We can trigger a special image layer generation process at the gc-horizon. The generated image layers will cover several keyspaces:
the old reldir key in each of the databases, and the new reldir sparse keyspace. It will remove the old reldir key while
copying them into the corresponding keys in the sparse keyspace in the resulting image. This special process happens in
the background during compaction. For example, assume this special process is triggered at LSN 0/180. The `create_image_layers`
process discovers the following keys at this LSN.

```plain
db1/reldir_key -> (table 1, table 2, table 3)
...db1 rel keys
db2/reldir_key -> (table 4, table 5, table 6)
...db2 rel keys
sparse_reldir_db2_table7 -> exists
sparse_reldir_db1_table8 -> deleted
```

It will generate the following keys:

```plain
db1/reldir_key -> () # we have to keep the key because it is part of `collect_keyspace`.
...db1 rel keys
db2/reldir_key -> ()
...db2 rel keys

-- start image layer for the sparse keyspace at sparse_reldir_prefix at LSN 0/180
sparse_reldir_db1_table1 -> exists
sparse_reldir_db1_table2 -> exists
sparse_reldir_db1_table3 -> exists
sparse_reldir_db2_table4 -> exists
sparse_reldir_db2_table5 -> exists
sparse_reldir_db2_table6 -> exists
sparse_reldir_db2_table7 -> exists
-- end image layer for the sparse keyspace at sparse_reldir_prefix+1

# The `sparse_reldir_db1_table8` key gets dropped as part of the image layer generation code for the sparse keyspace.
# Note that the read path will stop reading if a key is not found in the image layer covering the key range so there
# are no correctness issue.
```

We must verify that no pending modifications to the old reldir exists in the delta/image layers above the gc-horizon before
we start this process (We can do a vectored read to get the full key history of the old reldir key and ensure there are no more images
above the gc-horizon). Otherwise, it will violate the property that "a relation will only exists either in the old reldir key or
in the new sparse keyspace". After we run this migration process, we can mark `reldir_v2_status` in the `index_part.json` to
`Status::Migrated`, and the read path won't need to read from the old reldir anymore. Once the status is set to `Migrated`, we
don't need to add the key into `collect_keyspace` and therefore all of them will be removed from all future image layers.

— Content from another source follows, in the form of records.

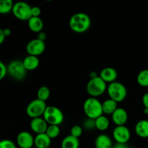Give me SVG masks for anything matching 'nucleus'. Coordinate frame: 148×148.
Segmentation results:
<instances>
[{
  "mask_svg": "<svg viewBox=\"0 0 148 148\" xmlns=\"http://www.w3.org/2000/svg\"><path fill=\"white\" fill-rule=\"evenodd\" d=\"M106 84L100 77L90 79L87 84V92L92 98L101 96L107 90Z\"/></svg>",
  "mask_w": 148,
  "mask_h": 148,
  "instance_id": "5",
  "label": "nucleus"
},
{
  "mask_svg": "<svg viewBox=\"0 0 148 148\" xmlns=\"http://www.w3.org/2000/svg\"><path fill=\"white\" fill-rule=\"evenodd\" d=\"M31 9L32 7L27 3L19 1L14 3L12 12L18 20L22 21H28L32 17Z\"/></svg>",
  "mask_w": 148,
  "mask_h": 148,
  "instance_id": "8",
  "label": "nucleus"
},
{
  "mask_svg": "<svg viewBox=\"0 0 148 148\" xmlns=\"http://www.w3.org/2000/svg\"><path fill=\"white\" fill-rule=\"evenodd\" d=\"M8 75L16 80L25 79L27 70L25 68L23 62L20 60H13L7 65Z\"/></svg>",
  "mask_w": 148,
  "mask_h": 148,
  "instance_id": "7",
  "label": "nucleus"
},
{
  "mask_svg": "<svg viewBox=\"0 0 148 148\" xmlns=\"http://www.w3.org/2000/svg\"><path fill=\"white\" fill-rule=\"evenodd\" d=\"M51 143V139L46 134V133L36 134L35 137L34 145L36 148H49Z\"/></svg>",
  "mask_w": 148,
  "mask_h": 148,
  "instance_id": "15",
  "label": "nucleus"
},
{
  "mask_svg": "<svg viewBox=\"0 0 148 148\" xmlns=\"http://www.w3.org/2000/svg\"><path fill=\"white\" fill-rule=\"evenodd\" d=\"M61 130L59 126L56 125H49V127L46 131V134L50 137L51 139H55L60 134Z\"/></svg>",
  "mask_w": 148,
  "mask_h": 148,
  "instance_id": "26",
  "label": "nucleus"
},
{
  "mask_svg": "<svg viewBox=\"0 0 148 148\" xmlns=\"http://www.w3.org/2000/svg\"><path fill=\"white\" fill-rule=\"evenodd\" d=\"M144 114H146V115H148V108H144Z\"/></svg>",
  "mask_w": 148,
  "mask_h": 148,
  "instance_id": "38",
  "label": "nucleus"
},
{
  "mask_svg": "<svg viewBox=\"0 0 148 148\" xmlns=\"http://www.w3.org/2000/svg\"><path fill=\"white\" fill-rule=\"evenodd\" d=\"M95 148H113L112 140L106 134H100L95 141Z\"/></svg>",
  "mask_w": 148,
  "mask_h": 148,
  "instance_id": "17",
  "label": "nucleus"
},
{
  "mask_svg": "<svg viewBox=\"0 0 148 148\" xmlns=\"http://www.w3.org/2000/svg\"><path fill=\"white\" fill-rule=\"evenodd\" d=\"M130 148H137V147H130Z\"/></svg>",
  "mask_w": 148,
  "mask_h": 148,
  "instance_id": "39",
  "label": "nucleus"
},
{
  "mask_svg": "<svg viewBox=\"0 0 148 148\" xmlns=\"http://www.w3.org/2000/svg\"><path fill=\"white\" fill-rule=\"evenodd\" d=\"M90 18L86 13H75L69 19V27L72 31L77 33H82L86 32L90 28Z\"/></svg>",
  "mask_w": 148,
  "mask_h": 148,
  "instance_id": "1",
  "label": "nucleus"
},
{
  "mask_svg": "<svg viewBox=\"0 0 148 148\" xmlns=\"http://www.w3.org/2000/svg\"><path fill=\"white\" fill-rule=\"evenodd\" d=\"M3 31H4V35H5L6 37H8V36H10L12 33L11 30H10V28L3 29Z\"/></svg>",
  "mask_w": 148,
  "mask_h": 148,
  "instance_id": "36",
  "label": "nucleus"
},
{
  "mask_svg": "<svg viewBox=\"0 0 148 148\" xmlns=\"http://www.w3.org/2000/svg\"><path fill=\"white\" fill-rule=\"evenodd\" d=\"M43 118L46 120L49 125L59 126L62 124L64 119V116L62 110L56 106H47Z\"/></svg>",
  "mask_w": 148,
  "mask_h": 148,
  "instance_id": "4",
  "label": "nucleus"
},
{
  "mask_svg": "<svg viewBox=\"0 0 148 148\" xmlns=\"http://www.w3.org/2000/svg\"><path fill=\"white\" fill-rule=\"evenodd\" d=\"M46 50L45 42L38 38L30 40L26 45V51L28 55L38 56L41 55Z\"/></svg>",
  "mask_w": 148,
  "mask_h": 148,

The migration process can be proactively triggered across all attached/detached tenants to help us fully remove the old reldir code.

### Consolidate Relation Size Keys

We have relsize at the end of all relation nodes.

```plain
// RelSize:
// 00 SPCNODE  DBNODE   RELNODE  FORK FFFFFFFF
```

This means that computing logical size requires us to do several single-key gets across the keyspace,
potentially requiring downloading many layer files. We could consolidate them into a single
keyspace, improving logical size calculation performance.

### Migrate DBDir Keys

We assume the number of databases created by the users will be small, and therefore, the current way
of storing the database directory would be acceptable. In the future, we could also migrate DBDir keys into
the sparse keyspace to support large amount of databases.